Former U.S. vice president Al Gore delivered a rousing battle cry on Thursday to push climate change forward as an urgent matter for politicians on the eve of President-elect Donald Trump’s inauguration, at the premiere of his new documentary.
Gore received a standing ovation after the premiere of “An Inconvenient Sequel: Truth to Power,” which opened this year’s Sundance Film Festival, as he encouraged audiences to place hope especially in solar power to tackle global warming.
“Whether or not Donald Trump, inaugurated tomorrow, will take the kind of approach that continues this progress, we’ll have to see, but let me reiterate, no one person can stop this,” Gore told the audience.
“An Inconvenient Sequel” follows Gore, 68, a decade after his groundbreaking 2006 “An Inconvenient Truth,” as he discussed environmental policy with state leaders and connected weather-related catastrophes to a global climate crisis.

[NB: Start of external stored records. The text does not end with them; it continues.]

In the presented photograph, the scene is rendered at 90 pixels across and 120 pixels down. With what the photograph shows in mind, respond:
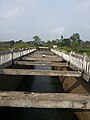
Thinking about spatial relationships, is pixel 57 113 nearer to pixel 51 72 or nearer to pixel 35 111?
pixel 35 111

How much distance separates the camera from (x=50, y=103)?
21.4ft

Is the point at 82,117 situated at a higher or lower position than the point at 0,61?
lower

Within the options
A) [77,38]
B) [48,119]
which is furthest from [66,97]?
[77,38]

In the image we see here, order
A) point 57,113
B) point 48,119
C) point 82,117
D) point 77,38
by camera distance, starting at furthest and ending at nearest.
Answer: point 77,38 < point 57,113 < point 48,119 < point 82,117

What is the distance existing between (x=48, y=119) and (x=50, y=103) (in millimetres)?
6521

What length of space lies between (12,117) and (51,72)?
3.04 metres

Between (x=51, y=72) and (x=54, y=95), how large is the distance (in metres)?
6.25

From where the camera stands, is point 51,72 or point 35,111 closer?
point 51,72

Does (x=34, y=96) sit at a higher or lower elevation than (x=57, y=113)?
higher

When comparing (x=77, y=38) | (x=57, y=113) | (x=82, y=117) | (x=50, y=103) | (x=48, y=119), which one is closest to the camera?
(x=50, y=103)

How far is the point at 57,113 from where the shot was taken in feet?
45.2

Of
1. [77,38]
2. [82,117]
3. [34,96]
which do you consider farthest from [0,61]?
[77,38]

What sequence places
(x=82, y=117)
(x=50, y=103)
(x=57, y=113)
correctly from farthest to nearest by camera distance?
(x=57, y=113) → (x=82, y=117) → (x=50, y=103)

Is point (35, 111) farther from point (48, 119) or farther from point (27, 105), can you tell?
point (27, 105)
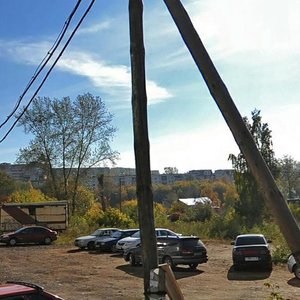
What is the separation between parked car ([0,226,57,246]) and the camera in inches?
1524

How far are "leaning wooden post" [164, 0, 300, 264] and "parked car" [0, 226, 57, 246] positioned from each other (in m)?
36.0

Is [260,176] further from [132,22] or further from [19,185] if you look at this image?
[19,185]

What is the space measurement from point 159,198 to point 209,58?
12175cm

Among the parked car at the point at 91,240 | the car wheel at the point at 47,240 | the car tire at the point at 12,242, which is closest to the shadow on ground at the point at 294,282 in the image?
the parked car at the point at 91,240

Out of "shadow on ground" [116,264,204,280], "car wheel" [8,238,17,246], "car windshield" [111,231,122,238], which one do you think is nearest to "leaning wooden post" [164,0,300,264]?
"shadow on ground" [116,264,204,280]

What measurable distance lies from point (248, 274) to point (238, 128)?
16.8 m

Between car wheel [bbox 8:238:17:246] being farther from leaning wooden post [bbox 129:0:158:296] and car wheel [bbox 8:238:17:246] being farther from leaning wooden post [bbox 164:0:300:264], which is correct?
leaning wooden post [bbox 164:0:300:264]

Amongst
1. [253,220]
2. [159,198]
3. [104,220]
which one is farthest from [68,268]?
[159,198]

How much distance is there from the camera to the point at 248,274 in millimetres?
20422

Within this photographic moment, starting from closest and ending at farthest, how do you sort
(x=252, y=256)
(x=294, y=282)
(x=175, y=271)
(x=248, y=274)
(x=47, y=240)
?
(x=294, y=282)
(x=248, y=274)
(x=252, y=256)
(x=175, y=271)
(x=47, y=240)

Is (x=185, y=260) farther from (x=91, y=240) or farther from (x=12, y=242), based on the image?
(x=12, y=242)

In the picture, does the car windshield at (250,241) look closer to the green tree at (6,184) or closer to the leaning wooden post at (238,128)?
the leaning wooden post at (238,128)

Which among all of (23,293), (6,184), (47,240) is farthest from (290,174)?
(23,293)

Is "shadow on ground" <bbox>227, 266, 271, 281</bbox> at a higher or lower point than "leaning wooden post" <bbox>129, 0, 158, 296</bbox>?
lower
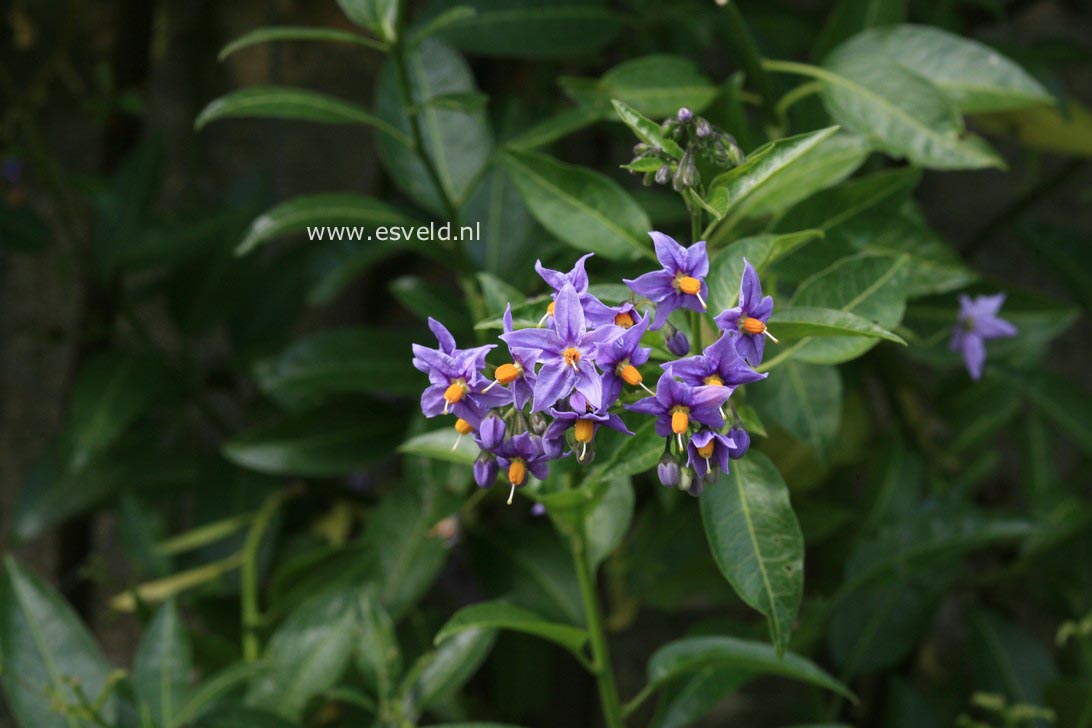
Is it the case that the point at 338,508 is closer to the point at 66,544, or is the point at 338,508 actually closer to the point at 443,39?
the point at 66,544

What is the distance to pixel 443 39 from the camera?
1.21 metres

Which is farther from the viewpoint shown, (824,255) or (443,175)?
(443,175)

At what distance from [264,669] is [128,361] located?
0.47 meters

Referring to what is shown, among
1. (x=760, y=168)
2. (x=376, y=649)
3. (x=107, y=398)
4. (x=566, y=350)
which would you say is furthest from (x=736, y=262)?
(x=107, y=398)

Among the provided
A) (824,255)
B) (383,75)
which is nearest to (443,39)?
(383,75)

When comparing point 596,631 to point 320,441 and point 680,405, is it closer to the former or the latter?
point 680,405

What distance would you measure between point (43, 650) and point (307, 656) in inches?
9.3

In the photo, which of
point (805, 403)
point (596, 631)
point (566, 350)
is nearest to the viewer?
point (566, 350)

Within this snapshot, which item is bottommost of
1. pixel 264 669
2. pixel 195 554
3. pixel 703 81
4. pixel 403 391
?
pixel 195 554

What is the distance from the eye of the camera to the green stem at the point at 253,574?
1.21 metres

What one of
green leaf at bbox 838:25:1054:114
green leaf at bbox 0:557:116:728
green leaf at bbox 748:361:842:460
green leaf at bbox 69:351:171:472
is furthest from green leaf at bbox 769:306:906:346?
green leaf at bbox 69:351:171:472

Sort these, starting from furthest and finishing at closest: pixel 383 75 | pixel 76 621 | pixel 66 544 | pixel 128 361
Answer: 1. pixel 66 544
2. pixel 128 361
3. pixel 383 75
4. pixel 76 621

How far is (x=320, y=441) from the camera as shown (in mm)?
1279

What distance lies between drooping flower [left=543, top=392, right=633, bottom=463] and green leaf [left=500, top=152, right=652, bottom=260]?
0.24 m
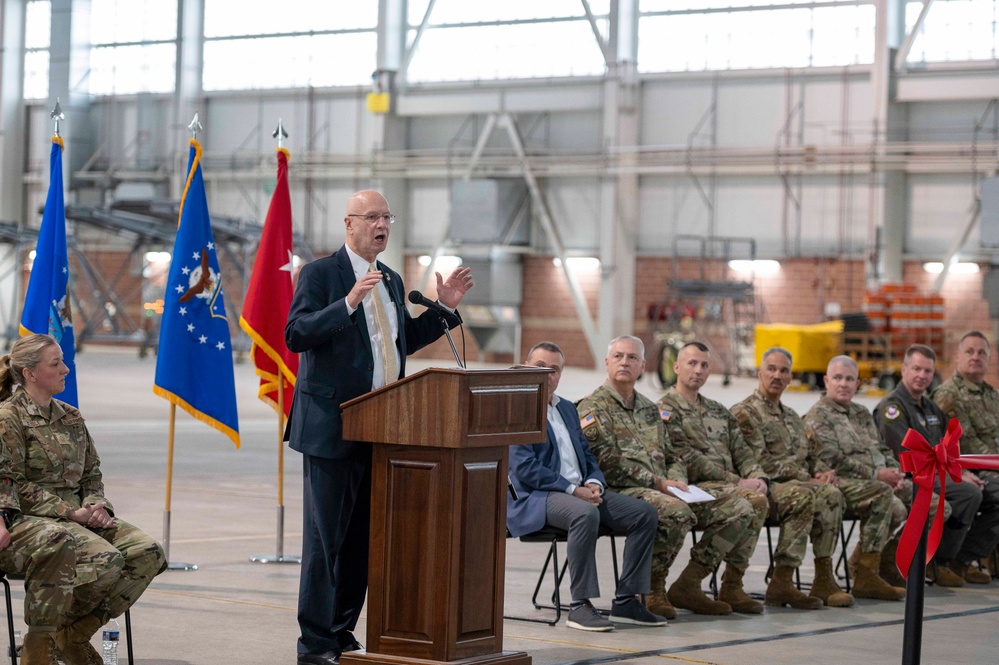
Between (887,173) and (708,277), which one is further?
(708,277)

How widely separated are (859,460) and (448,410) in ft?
A: 11.9

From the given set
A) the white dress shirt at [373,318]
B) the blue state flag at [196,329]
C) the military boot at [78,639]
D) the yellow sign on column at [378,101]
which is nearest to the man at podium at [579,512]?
the white dress shirt at [373,318]

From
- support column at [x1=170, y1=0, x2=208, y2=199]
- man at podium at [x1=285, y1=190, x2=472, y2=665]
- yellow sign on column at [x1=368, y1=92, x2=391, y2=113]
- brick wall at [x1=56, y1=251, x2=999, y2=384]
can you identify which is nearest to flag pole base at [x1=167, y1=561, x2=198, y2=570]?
man at podium at [x1=285, y1=190, x2=472, y2=665]

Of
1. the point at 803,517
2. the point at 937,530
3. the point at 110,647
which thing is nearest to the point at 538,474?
the point at 803,517

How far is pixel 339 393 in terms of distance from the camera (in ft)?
16.1

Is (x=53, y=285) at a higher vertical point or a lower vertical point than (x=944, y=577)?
higher

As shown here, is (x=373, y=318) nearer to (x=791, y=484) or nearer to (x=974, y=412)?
(x=791, y=484)

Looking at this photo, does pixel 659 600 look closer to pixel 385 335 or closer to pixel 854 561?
pixel 854 561

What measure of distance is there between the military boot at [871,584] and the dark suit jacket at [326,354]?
125 inches

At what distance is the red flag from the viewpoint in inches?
295

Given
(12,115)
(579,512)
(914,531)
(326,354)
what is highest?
(12,115)

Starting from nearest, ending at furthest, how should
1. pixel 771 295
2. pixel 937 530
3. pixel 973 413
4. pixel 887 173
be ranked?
pixel 937 530
pixel 973 413
pixel 887 173
pixel 771 295

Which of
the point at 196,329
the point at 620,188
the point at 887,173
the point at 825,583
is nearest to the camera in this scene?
Answer: the point at 825,583

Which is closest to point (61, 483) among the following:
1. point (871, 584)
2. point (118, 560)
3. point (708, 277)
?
point (118, 560)
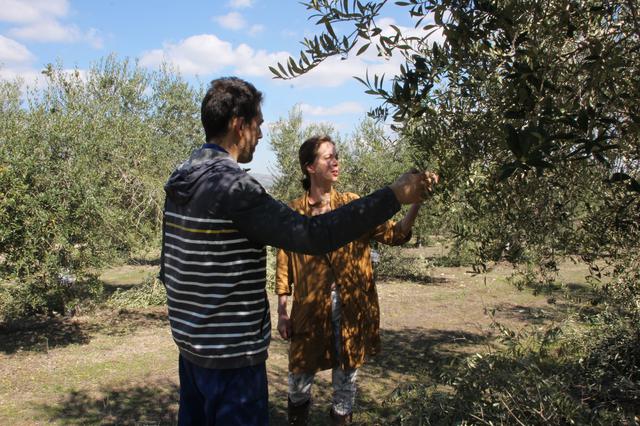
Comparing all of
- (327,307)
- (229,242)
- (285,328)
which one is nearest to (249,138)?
(229,242)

The film also shows Gore’s behind-the-scenes efforts to bring India on board with the 2015 Paris climate agreement by trying to help them get affordable access to solar energy.
Trump has dismissed man-made climate change as a hoax and said during his campaign that he would pull the United States out of the Paris climate agreement. However in November, he said he had an “open mind” on the 200-nation accord to reduce greenhouse gas emissions from burning fossil fuels.
Gore never names Trump in the film, but the president-elect is seen on television during his campaign saying climate change was low on his list of priorities. After the election, Gore is seen entering the Trump Tower to meet the president-elect.
When asked by an audience member if he could reveal what happened in the meeting, Gore declined to divulge details but said “it’s not the last conversation.”
“There have been a lot of people who’ve started out as deniers and who have changed over time. Whether he will or not remains to be seen,” he said.
“An Inconvenient Sequel” is the centerpiece of Sundance’s “New Climate” documentary spotlight.
Earlier in the day, filmmaker and Sundance founder Robert Redford said the festival didn’t take a stance on politics, but he expressed pride in the growth of documentaries.
“The news media world has shrunk into more of a sound bite world. Everything’s so clipped and short, it gives you no time to digest, no time to contemplate,” Redford said at a news conference.
“I felt like documentaries are having a more important role than ever because it becomes long-form journalism.”